­Caían láminas de agua ferruginosa, encriptada en suaves embestidas de tinta negra, entre los granizos, con un avalancha de ruidos elementales que impedía escuchar a los compañeros. Cuentan las crónicas que las olas eran tan altas y tan imprevisibles en su violencia que ni siquiera permitían conocer lo que estaba sucediendo alrededor. Fornidos, experimentados hombres de la mar, los hijos del Rey Sol, sin posibilidad alguna de sentir las arterias comunes del resto de la flota, en un tiempo todavía desprovisto del chismorreo de la radio y la cultura espacial de los satélites.

A cientos de kilómetros de la corte y de Versalles, a Luis XIV, en ese momento, se le empezaban a empañar sus planes de dominación. Frente a la costa de Ceuta, en el isleo de Santa Catalina, sus tropas habían sufrido un revés que acabaría por raer los planes de avance de la monarquía francesa e, incluso, por poner fin a una de las épocas prenapoleónicas más infladas y orgullosas. Y, además, a manos de un enemigo sin más bandera que la espuma, el error de navegación y los rugidos de la naturaleza. La imagen del capitán De Chaurenaute huyendo de la tempestad en una chalupa fue, sin saberlo, el epílogo bochornoso de un periodo de hegemonía sobre la mar y el hecho que desniveló la batalla de La Hogue, en la que los ingleses, con más efectivos, infligieron a la artillería du soleil una sonrojante derrota.

Entre las naves encalladas en Ceuta y este último combate hay un nexo que todavía sigue vivo frente a la ensenada de la ciudad autónoma; la inmensa tumba de guerra en la que reposan los restos de dos fragatas, L´Assuré y Le Sage, junto a los cadáveres, más que presumiblemente, de 317 personas.
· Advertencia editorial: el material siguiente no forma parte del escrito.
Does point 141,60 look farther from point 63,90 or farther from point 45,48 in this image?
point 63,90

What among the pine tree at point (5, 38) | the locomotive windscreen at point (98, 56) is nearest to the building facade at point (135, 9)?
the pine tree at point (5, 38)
Ambas embarcaciones, recamadas con todo tipo de símbolos y florituras, han constituido durante décadas una obsesión para los investigadores y para las autoridades locales, que en 2007, y a través del arqueólogo Fernando Villada, contrataron a la empresa Nerea para elaborar la carta arqueológica. Javier Noriega, portavoz de la firma malagueña, fue uno de los que se sumergió, con los especialistas de CentoSub, en las corrientes del Estrecho en busca de yacimientos submarinos. Y confirma la existencia, hundida en el limo, del cementerio francés, uno de los más representativos de la arquitectura náutica de la época.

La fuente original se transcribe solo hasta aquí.